Earlier this week, the SEC's Division of Examinations released its 2024 examination priorities. While many of these priorities are expected, and reflect the goals articulated by the SEC in prior years, there is a noticeable absence from this list of priorities: nowhere does the SEC explicitly mention the issue of climate-based risks.
While the SEC Division of Examinations may not have adopted the same focus on climate risk as other elements of the SEC, this issue had been noted in prior lists of examination priorities.
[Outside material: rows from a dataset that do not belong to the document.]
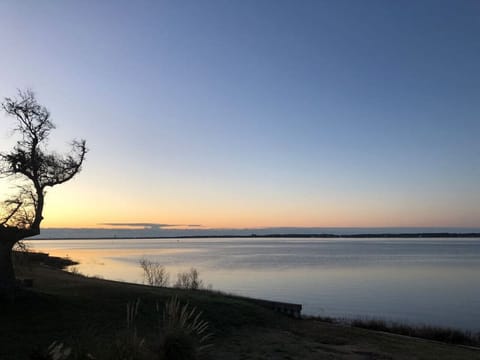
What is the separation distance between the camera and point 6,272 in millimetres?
13867

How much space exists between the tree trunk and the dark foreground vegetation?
31 centimetres

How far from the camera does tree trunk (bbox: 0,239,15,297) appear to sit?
44.2ft

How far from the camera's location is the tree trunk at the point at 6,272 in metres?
13.5

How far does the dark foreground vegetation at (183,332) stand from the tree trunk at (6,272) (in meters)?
0.31

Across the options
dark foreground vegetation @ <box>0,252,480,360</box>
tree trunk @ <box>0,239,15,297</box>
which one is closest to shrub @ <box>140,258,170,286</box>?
dark foreground vegetation @ <box>0,252,480,360</box>

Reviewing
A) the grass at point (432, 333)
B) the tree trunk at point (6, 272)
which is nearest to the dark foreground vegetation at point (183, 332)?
the tree trunk at point (6, 272)

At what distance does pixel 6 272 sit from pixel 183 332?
25.9ft

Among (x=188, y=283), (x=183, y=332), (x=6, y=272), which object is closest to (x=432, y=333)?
(x=183, y=332)

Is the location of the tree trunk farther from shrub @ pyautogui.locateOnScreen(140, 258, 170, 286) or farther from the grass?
shrub @ pyautogui.locateOnScreen(140, 258, 170, 286)

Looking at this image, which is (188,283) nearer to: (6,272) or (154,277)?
(154,277)

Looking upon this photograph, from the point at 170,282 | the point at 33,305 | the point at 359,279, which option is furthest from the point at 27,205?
the point at 359,279

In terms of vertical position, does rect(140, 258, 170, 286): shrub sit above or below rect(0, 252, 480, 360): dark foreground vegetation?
below

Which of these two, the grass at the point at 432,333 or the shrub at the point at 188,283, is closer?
the grass at the point at 432,333

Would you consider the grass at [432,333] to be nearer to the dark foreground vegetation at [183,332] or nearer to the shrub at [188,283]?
the dark foreground vegetation at [183,332]
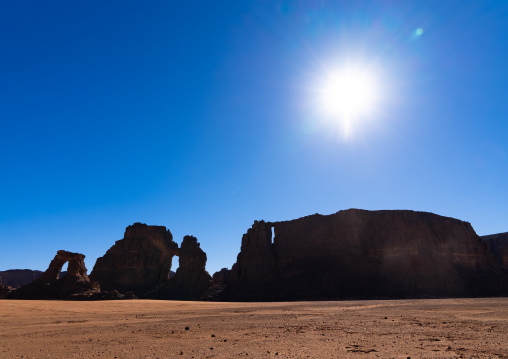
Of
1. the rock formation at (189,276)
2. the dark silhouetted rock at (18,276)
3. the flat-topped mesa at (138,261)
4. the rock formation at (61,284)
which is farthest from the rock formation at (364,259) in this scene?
the dark silhouetted rock at (18,276)

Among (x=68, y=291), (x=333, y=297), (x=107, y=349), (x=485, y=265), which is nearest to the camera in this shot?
(x=107, y=349)

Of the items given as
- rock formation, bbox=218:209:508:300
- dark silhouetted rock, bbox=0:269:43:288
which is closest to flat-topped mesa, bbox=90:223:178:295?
rock formation, bbox=218:209:508:300

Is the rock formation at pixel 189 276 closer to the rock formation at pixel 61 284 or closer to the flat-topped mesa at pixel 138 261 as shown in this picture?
the flat-topped mesa at pixel 138 261

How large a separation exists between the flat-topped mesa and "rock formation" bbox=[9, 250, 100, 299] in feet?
90.7

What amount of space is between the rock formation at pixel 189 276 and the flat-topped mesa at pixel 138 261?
601 cm

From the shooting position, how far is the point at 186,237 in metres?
71.6

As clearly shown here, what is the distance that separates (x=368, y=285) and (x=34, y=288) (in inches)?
1870

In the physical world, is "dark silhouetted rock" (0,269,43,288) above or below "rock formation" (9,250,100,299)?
above

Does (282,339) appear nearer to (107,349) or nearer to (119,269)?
(107,349)

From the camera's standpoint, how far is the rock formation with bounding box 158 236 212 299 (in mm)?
62906

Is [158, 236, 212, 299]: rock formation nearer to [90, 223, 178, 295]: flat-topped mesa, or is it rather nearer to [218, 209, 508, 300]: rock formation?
[90, 223, 178, 295]: flat-topped mesa

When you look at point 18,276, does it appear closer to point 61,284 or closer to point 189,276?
point 189,276

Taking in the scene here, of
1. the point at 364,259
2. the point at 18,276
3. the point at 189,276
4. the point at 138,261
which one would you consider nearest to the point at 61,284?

For example, last year's report on examination priorities had stated that “the Division will continue to assess systematically significant registrants' operational resiliency planning, such as their efforts to consider and/or address climate risk.” Here, the closest link to climate issues was the phrase “intense weather-related events” in a list of identified “operational disruption risks.” (Specifically, the SEC identified the following “operational disruption risks” in the 2024 report: “proliferation of cybersecurity attacks, firms' dispersed operations, intense weather-related events, and geopolitical concerns.”)
Although the SEC has continued to advance much of its climate-focused agenda, including the recent Names rule (which essentially targets greenwashing), it does seem noteworthy that--at least in this one respect--climate risks appear to have been downgraded among the SEC's stated priorities.
The Securities and Exchange Commission’s Division of Examinations today released its 2024 examination priorities to inform investors and registrants of the key risks, examination topics, and priorities that the Division plans to focus on in the upcoming year. This year’s examinations will prioritize areas that pose emerging risks to investors or the markets in addition to core and perennial risk areas.